De l'aide à la famine au programme d'emploi : une histoire oubliée des travaux publics

L'Inde a promulgué la MGNREGS en 2005 comme substitut à une véritable assurance-chômage. Le concept de garantie d'emploi remonte à l'ère précoloniale via les travaux antifamine. Le Employment Guarantee Scheme du Maharashtra a pavé la voie à son adoption nationale.

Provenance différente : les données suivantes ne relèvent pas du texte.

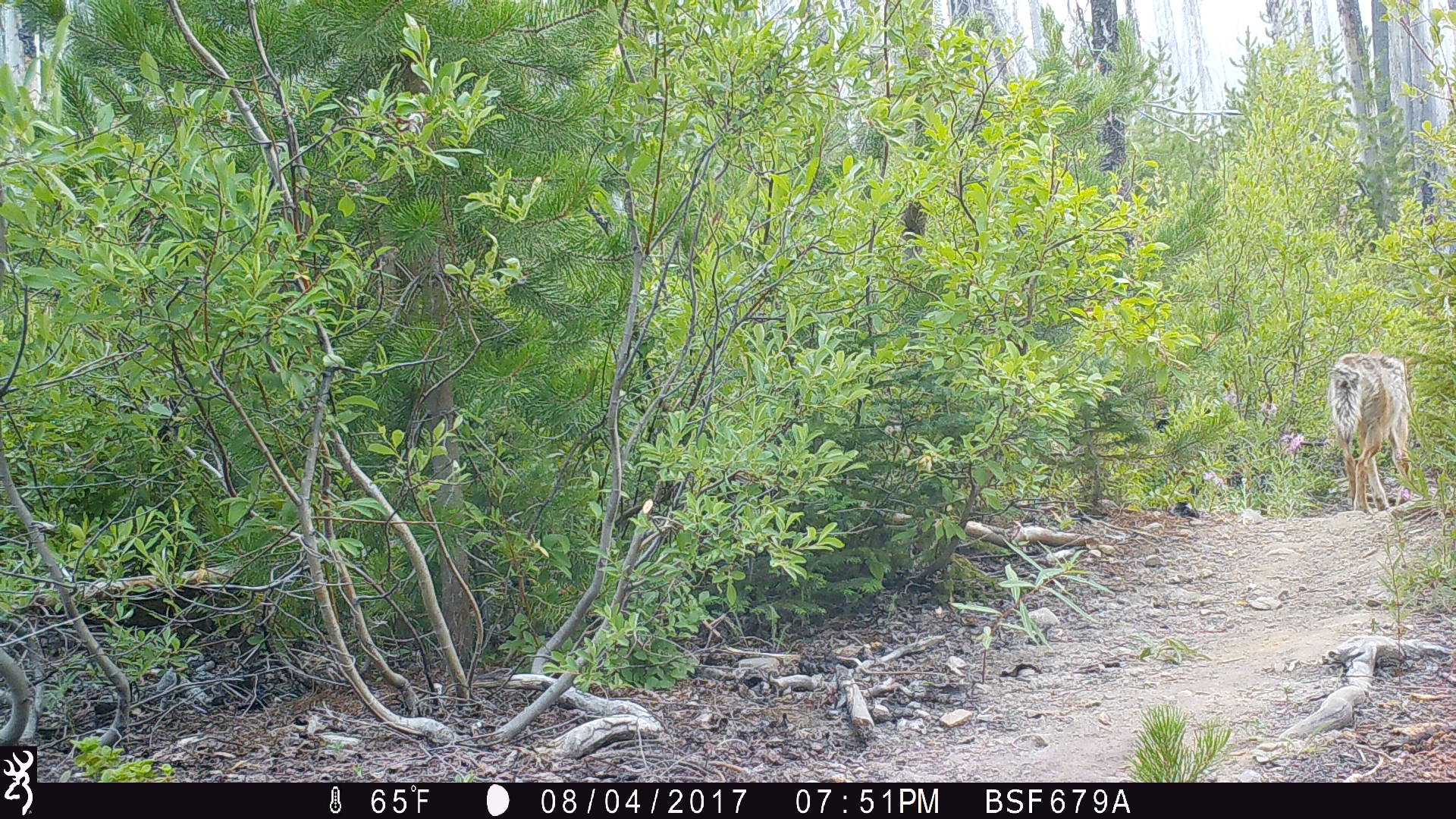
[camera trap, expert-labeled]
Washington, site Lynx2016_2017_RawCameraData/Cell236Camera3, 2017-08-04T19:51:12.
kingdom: Animalia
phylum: Chordata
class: Mammalia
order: Carnivora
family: Canidae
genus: Canis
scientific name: Canis latrans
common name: coyote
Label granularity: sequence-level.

Les dirigeants indiens ont longtemps utilisé les travaux publics comme aide à la famine, préservant la dignité tout en maintenant les moyens de subsistance, bien avant l'émergence de termes politiques modernes comme droits ou protection sociale. Un exemple précoce notable fut la construction du Bara Imambara à Lucknow pendant la famine des années 1780 sous le nawab Asaf-ud-Daula, employant des milliers de personnes et impliquant même des démontages nocturnes pour prolonger le travail. L'Inde coloniale a vu des efforts similaires sur les canaux et routes, souvent avec des motifs mixtes.

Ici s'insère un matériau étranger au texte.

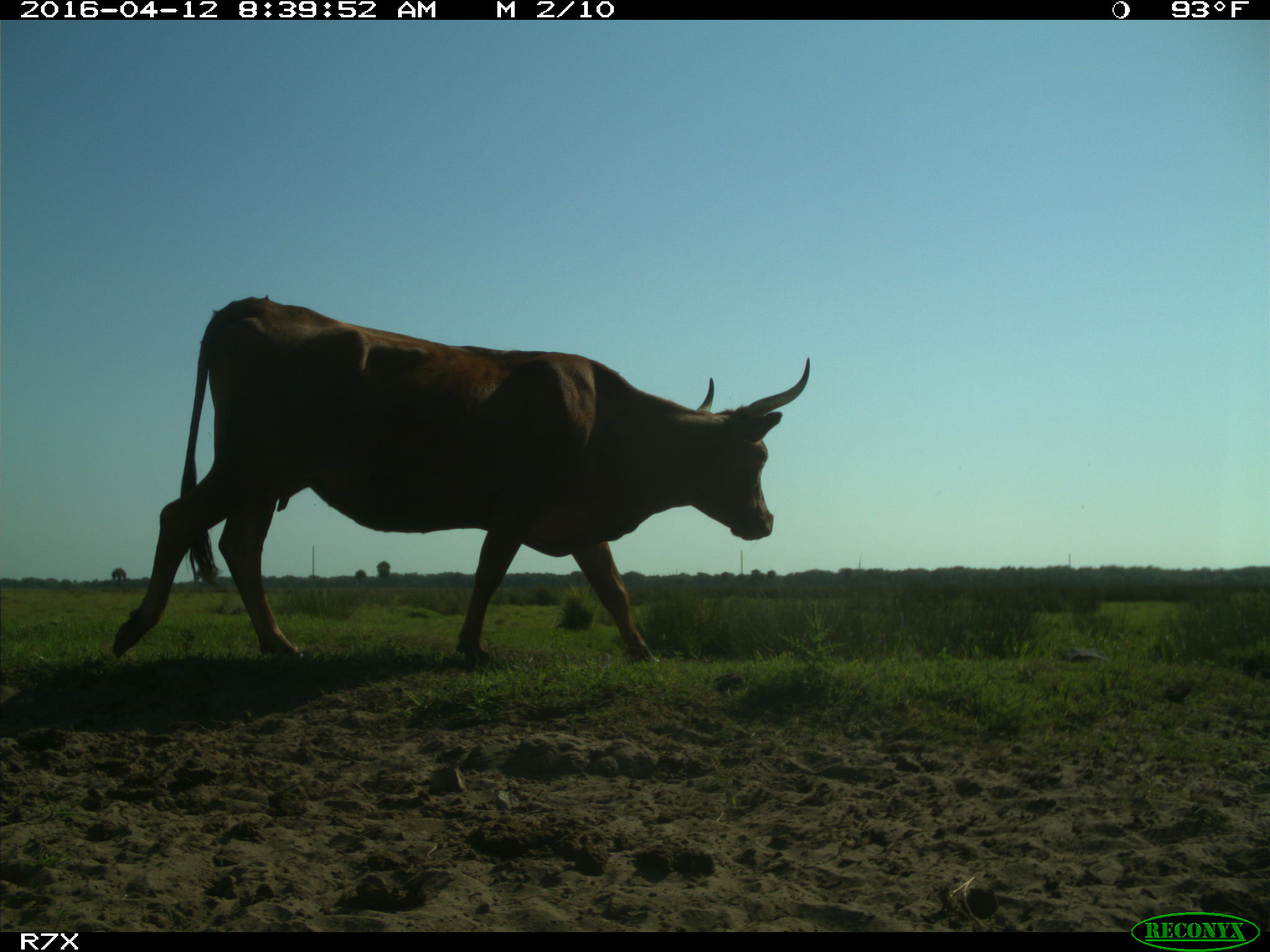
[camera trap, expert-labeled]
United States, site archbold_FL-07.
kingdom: Animalia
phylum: Chordata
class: Mammalia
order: Artiodactyla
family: Bovidae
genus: Bos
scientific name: Bos taurus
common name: domestic cow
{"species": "Bos taurus (domestic cow)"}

Dans l'Inde indépendante, cette approche fut codifiée pour la première fois au Maharashtra. Vitthal Sakharam Page, combattant de la liberté gandhien et président du Conseil législatif du Maharashtra de 1960 à 1978, en fut l'architecte principal. En 1949, il plaida pour un droit légal à l'emploi dans un article en marathi. Au milieu des conditions de famine du milieu des années 1960 dans l'ouest du Maharashtra, Page lança un pilote dans le taluka de Tasgaon, district de Sangli. Dans une lettre décisive au ministre en chef Vasantrao Naik, il demanda : « Si Rs 700 peut soutenir 15 personnes pendant 20 jours, combien Rs 100 crore pourrait-il soutenir ? »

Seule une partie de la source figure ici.